The hook returns an object with the following shape:

| key | type | category | | ------------------- | -------- | ---------------------------- | | getFormProps | function | prop getter | | getInputProps | function | prop getter | | getIncrementProps | function | prop getter | | getDecrementProps | function | prop getter | | value | string | state | | increment | function | setter | | decrement | function | setter | | setValue | function | setter |

prop getters

These functions are used to apply props to the elements that you render. This gives you maximum flexibility to render what, when, and wherever you like. You call these on the element in question (for example: <input {...getInputProps()})). It's advisable to pass all your props to that function rather than applying them on the element yourself to avoid your props being overridden (or overriding the props returned). For example: getInputProps({ onChange: myChangeHandler }).

| key | type | description | | ------------------- | ------------ | ---------------------------------------------------------------------------- | | getFormProps | function({}) | returns the props you should apply to the form element for submit handling | | getInputProps | function({}) | returns the props you should apply to the input element (includes value) | | getIncrementProps | function({}) | returns the props you should apply to the increment button element | | getDecrementProps | function({}) | returns the props you should apply to the decrement button element |

state

These are the values that represent the internal state of the hook.

| key | type | description | | ------- | ------ | -------------------------------- | | value | string | the current value of the stepper |

setters

These functions are exposed to provide manual manipulation of the internal value.

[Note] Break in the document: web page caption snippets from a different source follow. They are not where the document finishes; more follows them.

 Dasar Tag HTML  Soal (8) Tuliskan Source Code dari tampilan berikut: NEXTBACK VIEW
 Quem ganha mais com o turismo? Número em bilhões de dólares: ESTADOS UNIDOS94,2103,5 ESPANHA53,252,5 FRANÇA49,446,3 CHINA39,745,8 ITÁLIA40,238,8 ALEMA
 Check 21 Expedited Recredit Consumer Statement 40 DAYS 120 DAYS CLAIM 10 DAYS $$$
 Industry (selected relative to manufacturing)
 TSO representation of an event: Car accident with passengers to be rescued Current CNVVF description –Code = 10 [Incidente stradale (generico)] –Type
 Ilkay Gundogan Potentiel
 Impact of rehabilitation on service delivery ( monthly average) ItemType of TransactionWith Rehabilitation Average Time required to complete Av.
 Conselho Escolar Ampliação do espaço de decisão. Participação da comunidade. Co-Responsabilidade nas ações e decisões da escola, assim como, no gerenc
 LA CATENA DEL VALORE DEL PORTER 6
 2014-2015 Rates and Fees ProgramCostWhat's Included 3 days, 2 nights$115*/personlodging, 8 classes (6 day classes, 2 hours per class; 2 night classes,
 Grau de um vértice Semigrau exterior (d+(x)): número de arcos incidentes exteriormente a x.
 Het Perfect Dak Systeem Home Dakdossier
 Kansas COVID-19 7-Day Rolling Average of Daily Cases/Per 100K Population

| key | type | description | | ----------- | ------------- | -------------------------------------------------------------------------------------------------------------------------------------------------------------- | | increment | function() | increments the value | | decrement | function() | decrements the value | | setValue | function(str) | sets the value (note: the argument passed will be coerced to a valid value within the specified range or fall back to the default value if not a valid number) |

Other Solutions

  • @zag-js/number-input is a more full-featured alternative driven by state machines and maintained by the team behind the popular Chakra UI project.
  • react-stepper-primitive by Andrew Joslin was the prime source of inspiration for this hook.

If you know of any others, please send a pull request to add them here.